Comparison of Classification Models for Breast Cancer Disease Using Multivariate Analysis and Data Mining Approaches
DOI:
https://doi.org/10.58915/amci.v12i4.348Abstract
Compared to other cancer types, breast cancer is one of the main causes of death in women. Early cancer detection can significantly increase survival and quality of life. A variety of machine learning prediction algorithms with combination of feature selection approaches have shown to be useful in the detection of breast cancer disease. However, it was discovered that there are still problems with classification accuracy. An outlier-related factor was known to have potential effect on classification accuracy. In order to further improve the classification’s accuracy, the Kmeans approach was used to detect outliers. The major goal of this study was to examine the classification performance of breast cancer disease when feature selection methods were used in combination with K-Means.
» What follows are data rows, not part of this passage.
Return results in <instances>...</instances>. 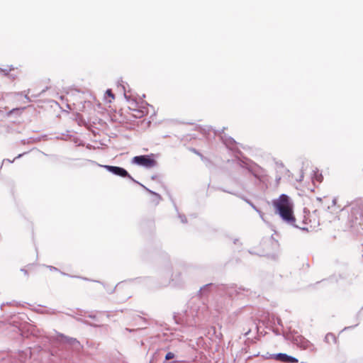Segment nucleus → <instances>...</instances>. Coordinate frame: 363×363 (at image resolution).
I'll use <instances>...</instances> for the list:
<instances>
[{
	"label": "nucleus",
	"mask_w": 363,
	"mask_h": 363,
	"mask_svg": "<svg viewBox=\"0 0 363 363\" xmlns=\"http://www.w3.org/2000/svg\"><path fill=\"white\" fill-rule=\"evenodd\" d=\"M275 213L288 223L294 224L296 218L294 215V204L286 194H281L272 202Z\"/></svg>",
	"instance_id": "1"
},
{
	"label": "nucleus",
	"mask_w": 363,
	"mask_h": 363,
	"mask_svg": "<svg viewBox=\"0 0 363 363\" xmlns=\"http://www.w3.org/2000/svg\"><path fill=\"white\" fill-rule=\"evenodd\" d=\"M132 162L146 168H152L157 164L154 159V155L135 156L132 159Z\"/></svg>",
	"instance_id": "2"
},
{
	"label": "nucleus",
	"mask_w": 363,
	"mask_h": 363,
	"mask_svg": "<svg viewBox=\"0 0 363 363\" xmlns=\"http://www.w3.org/2000/svg\"><path fill=\"white\" fill-rule=\"evenodd\" d=\"M104 167L111 173L120 176L121 177H131L128 172L122 167L110 165H106L104 166Z\"/></svg>",
	"instance_id": "3"
},
{
	"label": "nucleus",
	"mask_w": 363,
	"mask_h": 363,
	"mask_svg": "<svg viewBox=\"0 0 363 363\" xmlns=\"http://www.w3.org/2000/svg\"><path fill=\"white\" fill-rule=\"evenodd\" d=\"M274 359L275 360L285 363H298V362L296 358L284 353H279L275 354Z\"/></svg>",
	"instance_id": "4"
},
{
	"label": "nucleus",
	"mask_w": 363,
	"mask_h": 363,
	"mask_svg": "<svg viewBox=\"0 0 363 363\" xmlns=\"http://www.w3.org/2000/svg\"><path fill=\"white\" fill-rule=\"evenodd\" d=\"M313 179L320 183L323 179V177L321 173L315 172L314 173Z\"/></svg>",
	"instance_id": "5"
},
{
	"label": "nucleus",
	"mask_w": 363,
	"mask_h": 363,
	"mask_svg": "<svg viewBox=\"0 0 363 363\" xmlns=\"http://www.w3.org/2000/svg\"><path fill=\"white\" fill-rule=\"evenodd\" d=\"M106 95L111 98V99H109V101H108L109 102H111V101L113 99H114V98H115V96H114V94H113V92H112V91L111 89H108L106 91Z\"/></svg>",
	"instance_id": "6"
},
{
	"label": "nucleus",
	"mask_w": 363,
	"mask_h": 363,
	"mask_svg": "<svg viewBox=\"0 0 363 363\" xmlns=\"http://www.w3.org/2000/svg\"><path fill=\"white\" fill-rule=\"evenodd\" d=\"M174 357V353H172V352H167V354H166V356H165V359H166L167 360L172 359H173Z\"/></svg>",
	"instance_id": "7"
},
{
	"label": "nucleus",
	"mask_w": 363,
	"mask_h": 363,
	"mask_svg": "<svg viewBox=\"0 0 363 363\" xmlns=\"http://www.w3.org/2000/svg\"><path fill=\"white\" fill-rule=\"evenodd\" d=\"M21 156H22V155H21V154H20V155H18L16 157V158H19V157H21Z\"/></svg>",
	"instance_id": "8"
}]
</instances>
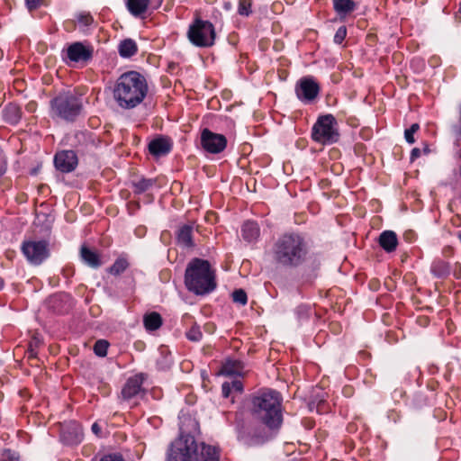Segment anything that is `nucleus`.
I'll return each mask as SVG.
<instances>
[{
	"label": "nucleus",
	"instance_id": "f257e3e1",
	"mask_svg": "<svg viewBox=\"0 0 461 461\" xmlns=\"http://www.w3.org/2000/svg\"><path fill=\"white\" fill-rule=\"evenodd\" d=\"M180 436L169 446L166 461H219L217 447L205 443L198 444L194 436L185 433L180 427Z\"/></svg>",
	"mask_w": 461,
	"mask_h": 461
},
{
	"label": "nucleus",
	"instance_id": "f03ea898",
	"mask_svg": "<svg viewBox=\"0 0 461 461\" xmlns=\"http://www.w3.org/2000/svg\"><path fill=\"white\" fill-rule=\"evenodd\" d=\"M148 93L145 77L136 71H128L116 80L113 97L119 107L129 110L142 103Z\"/></svg>",
	"mask_w": 461,
	"mask_h": 461
},
{
	"label": "nucleus",
	"instance_id": "7ed1b4c3",
	"mask_svg": "<svg viewBox=\"0 0 461 461\" xmlns=\"http://www.w3.org/2000/svg\"><path fill=\"white\" fill-rule=\"evenodd\" d=\"M308 254V243L299 233H285L273 246V258L284 267L301 266L306 261Z\"/></svg>",
	"mask_w": 461,
	"mask_h": 461
},
{
	"label": "nucleus",
	"instance_id": "20e7f679",
	"mask_svg": "<svg viewBox=\"0 0 461 461\" xmlns=\"http://www.w3.org/2000/svg\"><path fill=\"white\" fill-rule=\"evenodd\" d=\"M252 411L256 419L268 428H278L282 423L281 397L274 390H267L252 400Z\"/></svg>",
	"mask_w": 461,
	"mask_h": 461
},
{
	"label": "nucleus",
	"instance_id": "39448f33",
	"mask_svg": "<svg viewBox=\"0 0 461 461\" xmlns=\"http://www.w3.org/2000/svg\"><path fill=\"white\" fill-rule=\"evenodd\" d=\"M185 284L189 291L196 294L212 292L216 284L208 261L199 258L193 259L185 269Z\"/></svg>",
	"mask_w": 461,
	"mask_h": 461
},
{
	"label": "nucleus",
	"instance_id": "423d86ee",
	"mask_svg": "<svg viewBox=\"0 0 461 461\" xmlns=\"http://www.w3.org/2000/svg\"><path fill=\"white\" fill-rule=\"evenodd\" d=\"M81 99L71 92L60 93L51 100L52 113L63 120L72 122L82 111Z\"/></svg>",
	"mask_w": 461,
	"mask_h": 461
},
{
	"label": "nucleus",
	"instance_id": "0eeeda50",
	"mask_svg": "<svg viewBox=\"0 0 461 461\" xmlns=\"http://www.w3.org/2000/svg\"><path fill=\"white\" fill-rule=\"evenodd\" d=\"M336 125L337 121L333 115L320 116L312 127V137L313 140L322 144L336 142L339 140Z\"/></svg>",
	"mask_w": 461,
	"mask_h": 461
},
{
	"label": "nucleus",
	"instance_id": "6e6552de",
	"mask_svg": "<svg viewBox=\"0 0 461 461\" xmlns=\"http://www.w3.org/2000/svg\"><path fill=\"white\" fill-rule=\"evenodd\" d=\"M187 36L189 41L197 47H210L214 42L215 32L210 22L196 19L190 25Z\"/></svg>",
	"mask_w": 461,
	"mask_h": 461
},
{
	"label": "nucleus",
	"instance_id": "1a4fd4ad",
	"mask_svg": "<svg viewBox=\"0 0 461 461\" xmlns=\"http://www.w3.org/2000/svg\"><path fill=\"white\" fill-rule=\"evenodd\" d=\"M22 251L33 265H40L49 256L48 243L44 240L25 241L23 243Z\"/></svg>",
	"mask_w": 461,
	"mask_h": 461
},
{
	"label": "nucleus",
	"instance_id": "9d476101",
	"mask_svg": "<svg viewBox=\"0 0 461 461\" xmlns=\"http://www.w3.org/2000/svg\"><path fill=\"white\" fill-rule=\"evenodd\" d=\"M320 86L312 77H303L295 85V95L303 103H311L320 93Z\"/></svg>",
	"mask_w": 461,
	"mask_h": 461
},
{
	"label": "nucleus",
	"instance_id": "9b49d317",
	"mask_svg": "<svg viewBox=\"0 0 461 461\" xmlns=\"http://www.w3.org/2000/svg\"><path fill=\"white\" fill-rule=\"evenodd\" d=\"M201 145L207 152L217 154L226 148L227 140L222 134L204 129L201 133Z\"/></svg>",
	"mask_w": 461,
	"mask_h": 461
},
{
	"label": "nucleus",
	"instance_id": "f8f14e48",
	"mask_svg": "<svg viewBox=\"0 0 461 461\" xmlns=\"http://www.w3.org/2000/svg\"><path fill=\"white\" fill-rule=\"evenodd\" d=\"M54 164L58 170L69 173L76 168L77 157L73 150H63L55 155Z\"/></svg>",
	"mask_w": 461,
	"mask_h": 461
},
{
	"label": "nucleus",
	"instance_id": "ddd939ff",
	"mask_svg": "<svg viewBox=\"0 0 461 461\" xmlns=\"http://www.w3.org/2000/svg\"><path fill=\"white\" fill-rule=\"evenodd\" d=\"M93 50L82 42H74L67 49V57L74 62H86L92 58Z\"/></svg>",
	"mask_w": 461,
	"mask_h": 461
},
{
	"label": "nucleus",
	"instance_id": "4468645a",
	"mask_svg": "<svg viewBox=\"0 0 461 461\" xmlns=\"http://www.w3.org/2000/svg\"><path fill=\"white\" fill-rule=\"evenodd\" d=\"M143 379L142 374L130 377L122 390L123 399L130 400L136 396L141 391Z\"/></svg>",
	"mask_w": 461,
	"mask_h": 461
},
{
	"label": "nucleus",
	"instance_id": "2eb2a0df",
	"mask_svg": "<svg viewBox=\"0 0 461 461\" xmlns=\"http://www.w3.org/2000/svg\"><path fill=\"white\" fill-rule=\"evenodd\" d=\"M171 149V143L167 138H157L149 144L150 154L155 157H162L167 155Z\"/></svg>",
	"mask_w": 461,
	"mask_h": 461
},
{
	"label": "nucleus",
	"instance_id": "dca6fc26",
	"mask_svg": "<svg viewBox=\"0 0 461 461\" xmlns=\"http://www.w3.org/2000/svg\"><path fill=\"white\" fill-rule=\"evenodd\" d=\"M379 244L387 252L394 251L398 244L395 232L393 230L383 231L379 237Z\"/></svg>",
	"mask_w": 461,
	"mask_h": 461
},
{
	"label": "nucleus",
	"instance_id": "f3484780",
	"mask_svg": "<svg viewBox=\"0 0 461 461\" xmlns=\"http://www.w3.org/2000/svg\"><path fill=\"white\" fill-rule=\"evenodd\" d=\"M259 227L257 222L247 221L241 228L242 238L248 242H253L259 237Z\"/></svg>",
	"mask_w": 461,
	"mask_h": 461
},
{
	"label": "nucleus",
	"instance_id": "a211bd4d",
	"mask_svg": "<svg viewBox=\"0 0 461 461\" xmlns=\"http://www.w3.org/2000/svg\"><path fill=\"white\" fill-rule=\"evenodd\" d=\"M80 258L85 264L92 268H98L102 265L99 255L85 245L80 249Z\"/></svg>",
	"mask_w": 461,
	"mask_h": 461
},
{
	"label": "nucleus",
	"instance_id": "6ab92c4d",
	"mask_svg": "<svg viewBox=\"0 0 461 461\" xmlns=\"http://www.w3.org/2000/svg\"><path fill=\"white\" fill-rule=\"evenodd\" d=\"M62 438L68 444H77L82 438V429L77 423H72L68 430L62 431Z\"/></svg>",
	"mask_w": 461,
	"mask_h": 461
},
{
	"label": "nucleus",
	"instance_id": "aec40b11",
	"mask_svg": "<svg viewBox=\"0 0 461 461\" xmlns=\"http://www.w3.org/2000/svg\"><path fill=\"white\" fill-rule=\"evenodd\" d=\"M243 364L239 360H227L221 366V373L224 375H241Z\"/></svg>",
	"mask_w": 461,
	"mask_h": 461
},
{
	"label": "nucleus",
	"instance_id": "412c9836",
	"mask_svg": "<svg viewBox=\"0 0 461 461\" xmlns=\"http://www.w3.org/2000/svg\"><path fill=\"white\" fill-rule=\"evenodd\" d=\"M4 117L9 123H17L21 119L20 107L14 104H9L4 109Z\"/></svg>",
	"mask_w": 461,
	"mask_h": 461
},
{
	"label": "nucleus",
	"instance_id": "4be33fe9",
	"mask_svg": "<svg viewBox=\"0 0 461 461\" xmlns=\"http://www.w3.org/2000/svg\"><path fill=\"white\" fill-rule=\"evenodd\" d=\"M149 0H128L127 7L134 16H140L146 12Z\"/></svg>",
	"mask_w": 461,
	"mask_h": 461
},
{
	"label": "nucleus",
	"instance_id": "5701e85b",
	"mask_svg": "<svg viewBox=\"0 0 461 461\" xmlns=\"http://www.w3.org/2000/svg\"><path fill=\"white\" fill-rule=\"evenodd\" d=\"M143 322L146 330L153 331L162 325V319L158 312H153L144 315Z\"/></svg>",
	"mask_w": 461,
	"mask_h": 461
},
{
	"label": "nucleus",
	"instance_id": "b1692460",
	"mask_svg": "<svg viewBox=\"0 0 461 461\" xmlns=\"http://www.w3.org/2000/svg\"><path fill=\"white\" fill-rule=\"evenodd\" d=\"M333 5L339 15H346L356 8V3L353 0H333Z\"/></svg>",
	"mask_w": 461,
	"mask_h": 461
},
{
	"label": "nucleus",
	"instance_id": "393cba45",
	"mask_svg": "<svg viewBox=\"0 0 461 461\" xmlns=\"http://www.w3.org/2000/svg\"><path fill=\"white\" fill-rule=\"evenodd\" d=\"M137 52L136 42L131 39H126L119 44V53L122 58H130Z\"/></svg>",
	"mask_w": 461,
	"mask_h": 461
},
{
	"label": "nucleus",
	"instance_id": "a878e982",
	"mask_svg": "<svg viewBox=\"0 0 461 461\" xmlns=\"http://www.w3.org/2000/svg\"><path fill=\"white\" fill-rule=\"evenodd\" d=\"M192 232L193 227L189 225H185L181 227L178 230L177 240L180 244L185 247H192Z\"/></svg>",
	"mask_w": 461,
	"mask_h": 461
},
{
	"label": "nucleus",
	"instance_id": "bb28decb",
	"mask_svg": "<svg viewBox=\"0 0 461 461\" xmlns=\"http://www.w3.org/2000/svg\"><path fill=\"white\" fill-rule=\"evenodd\" d=\"M129 267L127 259L123 257L118 258L115 262L108 268L110 274L119 276Z\"/></svg>",
	"mask_w": 461,
	"mask_h": 461
},
{
	"label": "nucleus",
	"instance_id": "cd10ccee",
	"mask_svg": "<svg viewBox=\"0 0 461 461\" xmlns=\"http://www.w3.org/2000/svg\"><path fill=\"white\" fill-rule=\"evenodd\" d=\"M431 272L438 277H443L449 273V267L446 262L437 260L432 263Z\"/></svg>",
	"mask_w": 461,
	"mask_h": 461
},
{
	"label": "nucleus",
	"instance_id": "c85d7f7f",
	"mask_svg": "<svg viewBox=\"0 0 461 461\" xmlns=\"http://www.w3.org/2000/svg\"><path fill=\"white\" fill-rule=\"evenodd\" d=\"M154 184H155V180H153V179L142 178V179L135 182L133 185L135 187V191L137 193H143V192L149 190Z\"/></svg>",
	"mask_w": 461,
	"mask_h": 461
},
{
	"label": "nucleus",
	"instance_id": "c756f323",
	"mask_svg": "<svg viewBox=\"0 0 461 461\" xmlns=\"http://www.w3.org/2000/svg\"><path fill=\"white\" fill-rule=\"evenodd\" d=\"M203 334L200 327L196 324L193 325L186 332V338L194 342H198L202 339Z\"/></svg>",
	"mask_w": 461,
	"mask_h": 461
},
{
	"label": "nucleus",
	"instance_id": "7c9ffc66",
	"mask_svg": "<svg viewBox=\"0 0 461 461\" xmlns=\"http://www.w3.org/2000/svg\"><path fill=\"white\" fill-rule=\"evenodd\" d=\"M108 342L104 339L97 340L94 346L95 353L99 357H104L107 354Z\"/></svg>",
	"mask_w": 461,
	"mask_h": 461
},
{
	"label": "nucleus",
	"instance_id": "2f4dec72",
	"mask_svg": "<svg viewBox=\"0 0 461 461\" xmlns=\"http://www.w3.org/2000/svg\"><path fill=\"white\" fill-rule=\"evenodd\" d=\"M232 300L234 303L245 305L248 302L247 294L242 289H237L232 293Z\"/></svg>",
	"mask_w": 461,
	"mask_h": 461
},
{
	"label": "nucleus",
	"instance_id": "473e14b6",
	"mask_svg": "<svg viewBox=\"0 0 461 461\" xmlns=\"http://www.w3.org/2000/svg\"><path fill=\"white\" fill-rule=\"evenodd\" d=\"M420 129L418 123H413L409 129L405 130L404 137L408 143L412 144L415 142L413 134Z\"/></svg>",
	"mask_w": 461,
	"mask_h": 461
},
{
	"label": "nucleus",
	"instance_id": "72a5a7b5",
	"mask_svg": "<svg viewBox=\"0 0 461 461\" xmlns=\"http://www.w3.org/2000/svg\"><path fill=\"white\" fill-rule=\"evenodd\" d=\"M251 3L249 0H240L238 12L240 15H249L250 13Z\"/></svg>",
	"mask_w": 461,
	"mask_h": 461
},
{
	"label": "nucleus",
	"instance_id": "f704fd0d",
	"mask_svg": "<svg viewBox=\"0 0 461 461\" xmlns=\"http://www.w3.org/2000/svg\"><path fill=\"white\" fill-rule=\"evenodd\" d=\"M347 34V30L344 26H341L338 29L337 32L334 36V42L337 44H340L345 39Z\"/></svg>",
	"mask_w": 461,
	"mask_h": 461
},
{
	"label": "nucleus",
	"instance_id": "c9c22d12",
	"mask_svg": "<svg viewBox=\"0 0 461 461\" xmlns=\"http://www.w3.org/2000/svg\"><path fill=\"white\" fill-rule=\"evenodd\" d=\"M1 461H19L16 454L7 449L2 453Z\"/></svg>",
	"mask_w": 461,
	"mask_h": 461
},
{
	"label": "nucleus",
	"instance_id": "e433bc0d",
	"mask_svg": "<svg viewBox=\"0 0 461 461\" xmlns=\"http://www.w3.org/2000/svg\"><path fill=\"white\" fill-rule=\"evenodd\" d=\"M100 461H125L119 454H109L104 456Z\"/></svg>",
	"mask_w": 461,
	"mask_h": 461
},
{
	"label": "nucleus",
	"instance_id": "4c0bfd02",
	"mask_svg": "<svg viewBox=\"0 0 461 461\" xmlns=\"http://www.w3.org/2000/svg\"><path fill=\"white\" fill-rule=\"evenodd\" d=\"M232 388H231V385L229 382H225L222 384V386H221V391H222V395L227 398L229 397L230 392H231Z\"/></svg>",
	"mask_w": 461,
	"mask_h": 461
},
{
	"label": "nucleus",
	"instance_id": "58836bf2",
	"mask_svg": "<svg viewBox=\"0 0 461 461\" xmlns=\"http://www.w3.org/2000/svg\"><path fill=\"white\" fill-rule=\"evenodd\" d=\"M231 385L232 390L241 393L243 389L242 383L240 380H234L231 383H230Z\"/></svg>",
	"mask_w": 461,
	"mask_h": 461
},
{
	"label": "nucleus",
	"instance_id": "ea45409f",
	"mask_svg": "<svg viewBox=\"0 0 461 461\" xmlns=\"http://www.w3.org/2000/svg\"><path fill=\"white\" fill-rule=\"evenodd\" d=\"M78 20L84 25H89L93 21L92 17L89 14H81Z\"/></svg>",
	"mask_w": 461,
	"mask_h": 461
},
{
	"label": "nucleus",
	"instance_id": "a19ab883",
	"mask_svg": "<svg viewBox=\"0 0 461 461\" xmlns=\"http://www.w3.org/2000/svg\"><path fill=\"white\" fill-rule=\"evenodd\" d=\"M26 5L30 10L35 9L40 5V0H25Z\"/></svg>",
	"mask_w": 461,
	"mask_h": 461
},
{
	"label": "nucleus",
	"instance_id": "79ce46f5",
	"mask_svg": "<svg viewBox=\"0 0 461 461\" xmlns=\"http://www.w3.org/2000/svg\"><path fill=\"white\" fill-rule=\"evenodd\" d=\"M5 172V160L2 151L0 150V177L4 175Z\"/></svg>",
	"mask_w": 461,
	"mask_h": 461
},
{
	"label": "nucleus",
	"instance_id": "37998d69",
	"mask_svg": "<svg viewBox=\"0 0 461 461\" xmlns=\"http://www.w3.org/2000/svg\"><path fill=\"white\" fill-rule=\"evenodd\" d=\"M420 156V149L418 148L412 149V150L411 152V161H414Z\"/></svg>",
	"mask_w": 461,
	"mask_h": 461
},
{
	"label": "nucleus",
	"instance_id": "c03bdc74",
	"mask_svg": "<svg viewBox=\"0 0 461 461\" xmlns=\"http://www.w3.org/2000/svg\"><path fill=\"white\" fill-rule=\"evenodd\" d=\"M91 429L95 435H99V433L101 432V428L97 423H94Z\"/></svg>",
	"mask_w": 461,
	"mask_h": 461
},
{
	"label": "nucleus",
	"instance_id": "a18cd8bd",
	"mask_svg": "<svg viewBox=\"0 0 461 461\" xmlns=\"http://www.w3.org/2000/svg\"><path fill=\"white\" fill-rule=\"evenodd\" d=\"M298 312H301V313H306L307 311H308V308L306 306H300L298 307Z\"/></svg>",
	"mask_w": 461,
	"mask_h": 461
},
{
	"label": "nucleus",
	"instance_id": "49530a36",
	"mask_svg": "<svg viewBox=\"0 0 461 461\" xmlns=\"http://www.w3.org/2000/svg\"><path fill=\"white\" fill-rule=\"evenodd\" d=\"M423 152H424L425 154H427V153H429V147H428V146H426V147L424 148Z\"/></svg>",
	"mask_w": 461,
	"mask_h": 461
},
{
	"label": "nucleus",
	"instance_id": "de8ad7c7",
	"mask_svg": "<svg viewBox=\"0 0 461 461\" xmlns=\"http://www.w3.org/2000/svg\"><path fill=\"white\" fill-rule=\"evenodd\" d=\"M4 286V280L0 277V290L3 288Z\"/></svg>",
	"mask_w": 461,
	"mask_h": 461
},
{
	"label": "nucleus",
	"instance_id": "09e8293b",
	"mask_svg": "<svg viewBox=\"0 0 461 461\" xmlns=\"http://www.w3.org/2000/svg\"><path fill=\"white\" fill-rule=\"evenodd\" d=\"M324 400L321 398L319 401L318 407L323 403Z\"/></svg>",
	"mask_w": 461,
	"mask_h": 461
},
{
	"label": "nucleus",
	"instance_id": "8fccbe9b",
	"mask_svg": "<svg viewBox=\"0 0 461 461\" xmlns=\"http://www.w3.org/2000/svg\"><path fill=\"white\" fill-rule=\"evenodd\" d=\"M458 12L461 14V2H460V5H459Z\"/></svg>",
	"mask_w": 461,
	"mask_h": 461
},
{
	"label": "nucleus",
	"instance_id": "3c124183",
	"mask_svg": "<svg viewBox=\"0 0 461 461\" xmlns=\"http://www.w3.org/2000/svg\"><path fill=\"white\" fill-rule=\"evenodd\" d=\"M458 237H459V239L461 240V233H459Z\"/></svg>",
	"mask_w": 461,
	"mask_h": 461
}]
</instances>
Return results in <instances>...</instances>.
For experimental purpose, the Coimbra dataset for breast cancer consisting of 116 instances and 10 attributes was used in this study. Multivariate techniques including Principal Component Analysis (PCA), Kernel Principal Component Analysis (KPCA), and Discriminant Analysis (DA) were applied to reduce data dimensions. Meanwhile, four data mining approaches consisting of Decision Tree (DT), Random Forest (RF), Support Vector Machine (SVM), and Logistic Regression (LR) were compared for classification purpose. The performance measurement was then evaluated using accuracy, precision, specificity, and sensitivity criteria. The results revealed that five combinations approaches (PCA-DT, PCA-RF, KPCA-DT, KPCA-RF, DA-RF) performed better across all four criteria after combining with KMeans technique. Among five combined methods, KPCA with DT outperformed other combination methods with the highest value across precision (76.47 percent) and specificity (71.43 percent). This study suggests the incorporation of feature selection method together with outlier detection method has proved to be more efficient and beneficial for breast cancer classification.